Metadata-Version: 2.1
Name: youtube-discussion-tree-api
Version: 1.0.1
Summary: This is a python API that allows you to obtain the discussion that occurs in the comments of a YouTube video as a tree structure.
Home-page: https://github.com/quimpm/youtube_discussion_tree
Author: Quim10^-12
Author-email: quimpm99@gmail.com
License: MIT
Platform: UNKNOWN
Classifier: Programming Language :: Python :: 3.8
Classifier: License :: OSI Approved :: MIT License
Classifier: Operating System :: OS Independent
Description-Content-Type: text/markdown
Requires-Dist: nltk
Requires-Dist: requests
Requires-Dist: torch
Requires-Dist: torchaudio
Requires-Dist: torchvision
Requires-Dist: transformers
Requires-Dist: treelib
Requires-Dist: youtube-transcript-api

# YouTube Discussion Tree API 

[![Build Status](https://travis-ci.com/quimpm/youtube_discussion_tree.svg?branch=main)](https://travis-ci.com/quimpm/youtube_discussion_tree)[![Coverage Status](https://coveralls.io/repos/github/quimpm/youtube_discussion_tree/badge.svg)](https://coveralls.io/github/quimpm/youtube_discussion_tree)[![MIT license](http://img.shields.io/badge/license-MIT-brightgreen.svg?style=flat)](http://opensource.org/licenses/MIT)[![image](https://img.shields.io/pypi/v/youtube-discussion-tree-api.svg)](https://pypi.org/project/youtube-discussion-tree-api/) [![image](https://img.shields.io/pypi/pyversions/youtube-discussion-tree-api.svg)](https://pypi.org/project/youtube-discussion-tree-api/)

▬▬▬

- REQUIRED WORK
1 > Please reproduce the part of the package metadata that opens with the words containing "Metadata-Version: 2.1" and closes with "a tree structure.".
2 > What version number does the package metadata give?
3 > Decide whether each statement agrees with the package metadata, answering yes or no and quoting the deciding words: (a) The package depends on treelib. (b) The platform is given as Linux. (c) The description is written in Markdown.

▬▬▬

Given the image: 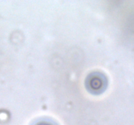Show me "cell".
Instances as JSON below:
<instances>
[{
    "instance_id": "1",
    "label": "cell",
    "mask_w": 134,
    "mask_h": 125,
    "mask_svg": "<svg viewBox=\"0 0 134 125\" xmlns=\"http://www.w3.org/2000/svg\"><path fill=\"white\" fill-rule=\"evenodd\" d=\"M37 125H52L49 123H47V122H41V123L38 124Z\"/></svg>"
}]
</instances>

▬▬▬

- SOLVED PROBLEMS
1 >
Metadata-Version: 2.1
Name: youtube-discussion-tree-api
Version: 1.0.1
Summary: This is a python API that allows you to obtain the discussion that occurs in the comments of a YouTube video as a tree structure.

2 > 1.0.1

3 >
(a) Yes: "Requires-Dist: treelib"
(b) No: "Platform: UNKNOWN"
(c) Yes: "Description-Content-Type: text/markdown"